# Source passage
To: plsjr
The difference is that it is one thing to administer morality from the pulpit vs legislating it.
Marriage is a state issue, there really is no question about it. The issue today is Article IV which says it has to be recognized across states boundaries.
Your morality does not equate to my morality. This issue should be fought in the legislature but there is no way in hell that the Feds have any say here. That includes drugs.
Please tell me where the Feds have the right to deal with the WOD? They don’t. This is clear in the 10th Amendment.
24 posted on
05/14/2009 11:32:55 PM PDT by
wireplay
To: wireplay
I'm not talking about codifying any religion, though I am a Christian and stand against anyone who condones murder and homosexual behavior. The basis of my argument is not that a creed proscribes them, but that allowing them is contrary to the "do no harm" requirement of good social governance.
Quibbling about whether it's a community, city, county, state, federal or international issue avoids taking responsibility for supporting and pursuing what's best for society and / or the culture.

# Information supplied
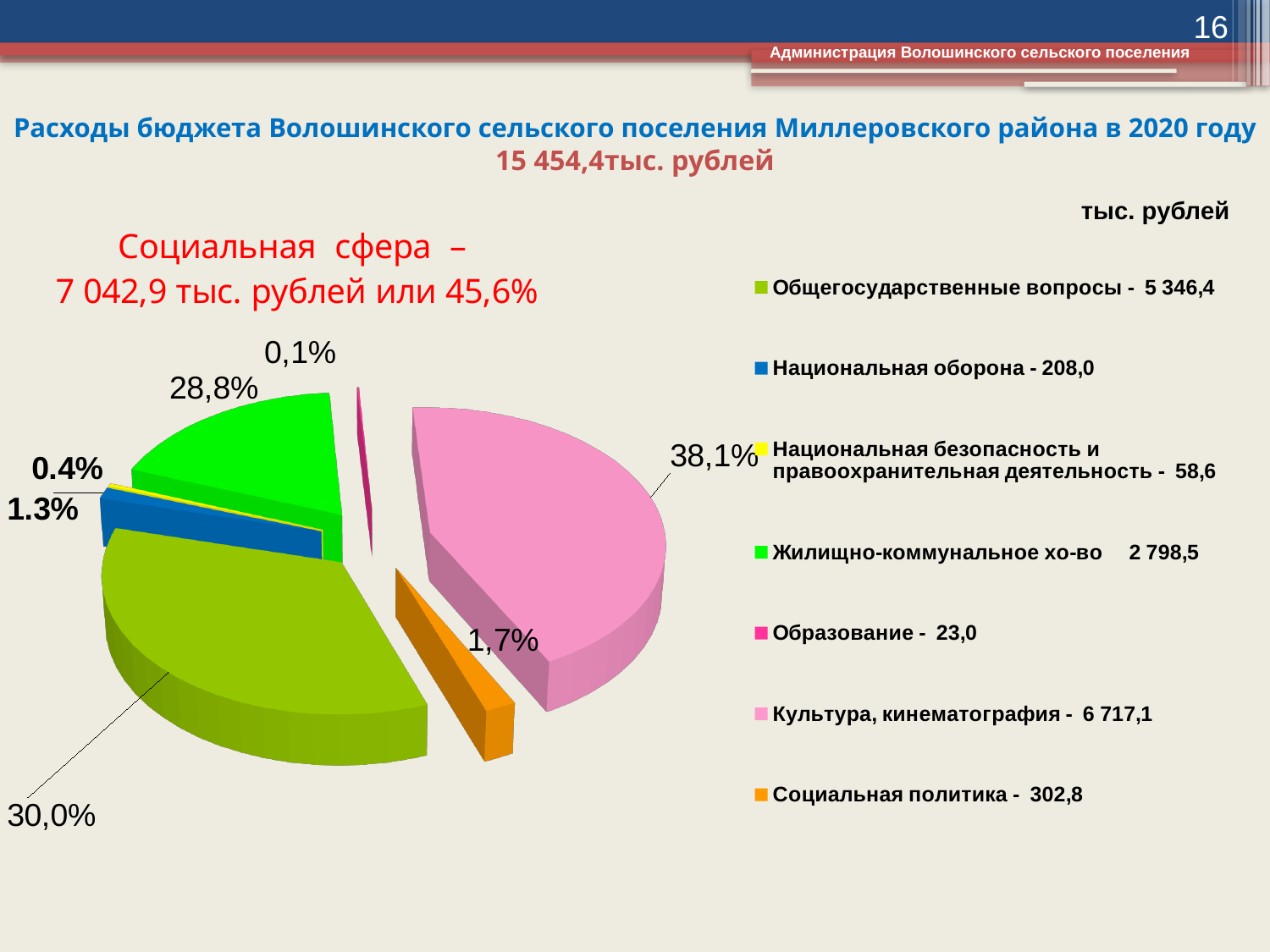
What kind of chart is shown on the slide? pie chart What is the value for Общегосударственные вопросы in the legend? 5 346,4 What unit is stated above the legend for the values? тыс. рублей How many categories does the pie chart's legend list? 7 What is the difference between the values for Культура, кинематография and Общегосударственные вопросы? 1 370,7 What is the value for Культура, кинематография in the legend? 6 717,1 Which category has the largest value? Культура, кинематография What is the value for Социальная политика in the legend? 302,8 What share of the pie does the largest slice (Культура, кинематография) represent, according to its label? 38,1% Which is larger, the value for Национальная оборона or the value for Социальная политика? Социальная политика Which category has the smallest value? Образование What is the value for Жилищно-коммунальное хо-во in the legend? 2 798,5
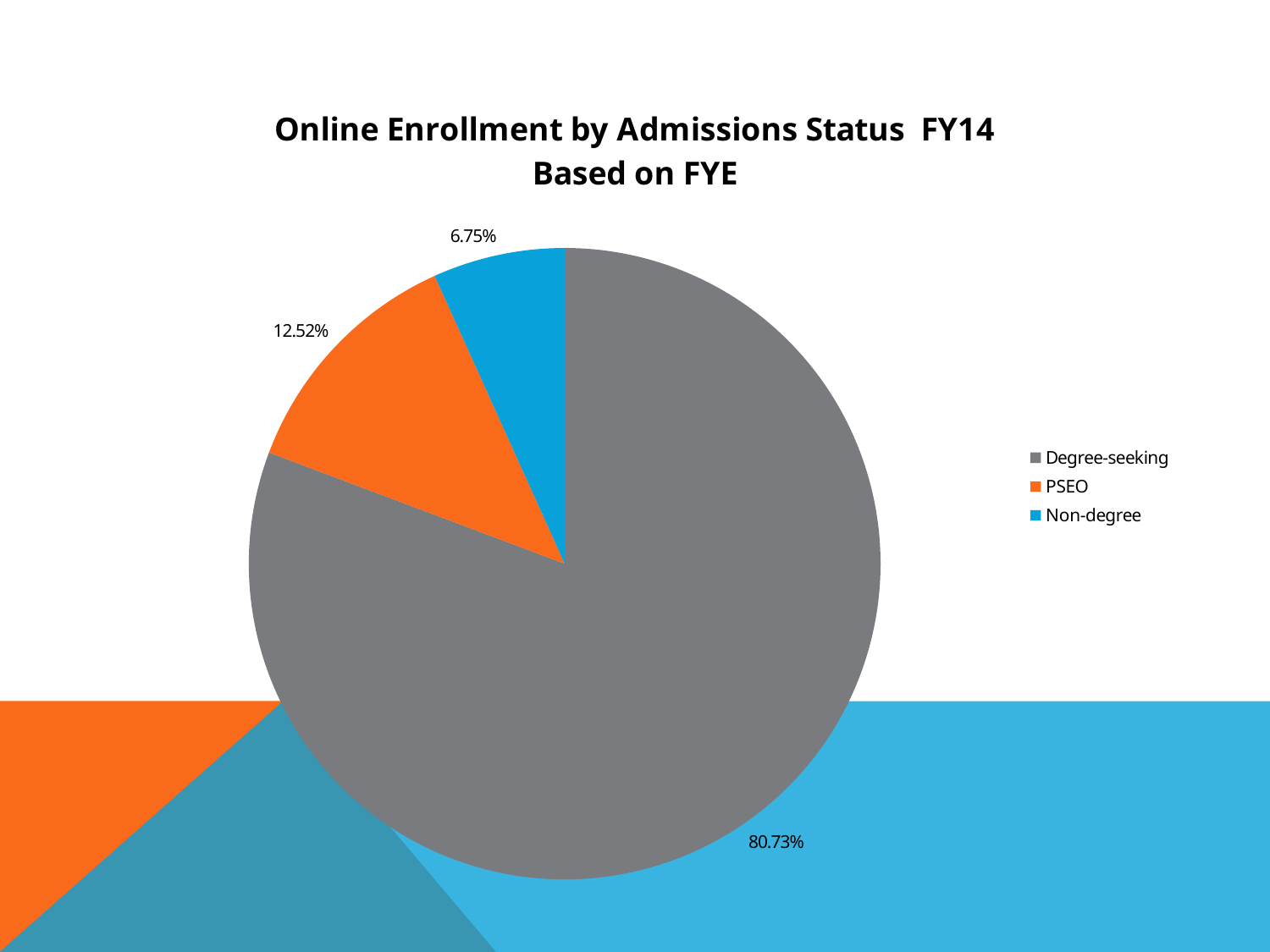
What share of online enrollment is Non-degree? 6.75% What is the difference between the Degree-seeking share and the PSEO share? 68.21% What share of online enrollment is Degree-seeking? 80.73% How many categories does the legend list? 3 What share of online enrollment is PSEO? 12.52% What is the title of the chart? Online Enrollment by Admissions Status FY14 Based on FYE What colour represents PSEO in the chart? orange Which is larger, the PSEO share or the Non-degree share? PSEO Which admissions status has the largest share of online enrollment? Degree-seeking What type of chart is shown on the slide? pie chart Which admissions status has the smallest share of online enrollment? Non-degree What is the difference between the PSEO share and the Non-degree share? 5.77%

# Request A
Reproduce the stretch of the forum exchange from "Marriage is a" through "good social governance.".
# Request B
Based on the forum exchange, mark each statement yes or no and quote the words that settle it: (i) The first post says the issue should be fought in the courts. (ii) The reply grounds its argument in what a religious creed forbids. (iii) The first post points to the 10th Amendment on the question of the Feds and the WOD.

# Task output A
Marriage is a state issue, there really is no question about it. The issue today is Article IV which says it has to be recognized across states boundaries.
Your morality does not equate to my morality. This issue should be fought in the legislature but there is no way in hell that the Feds have any say here. That includes drugs.
Please tell me where the Feds have the right to deal with the WOD? They don’t. This is clear in the 10th Amendment.
24 posted on
05/14/2009 11:32:55 PM PDT by
wireplay
To: wireplay
I'm not talking about codifying any religion, though I am a Christian and stand against anyone who condones murder and homosexual behavior. The basis of my argument is not that a creed proscribes them, but that allowing them is contrary to the "do no harm" requirement of good social governance.

# Task output B
(i) No: "This issue should be fought in the legislature"
(ii) No: "The basis of my argument is not that a creed proscribes them"
(iii) Yes: "This is clear in the 10th Amendment."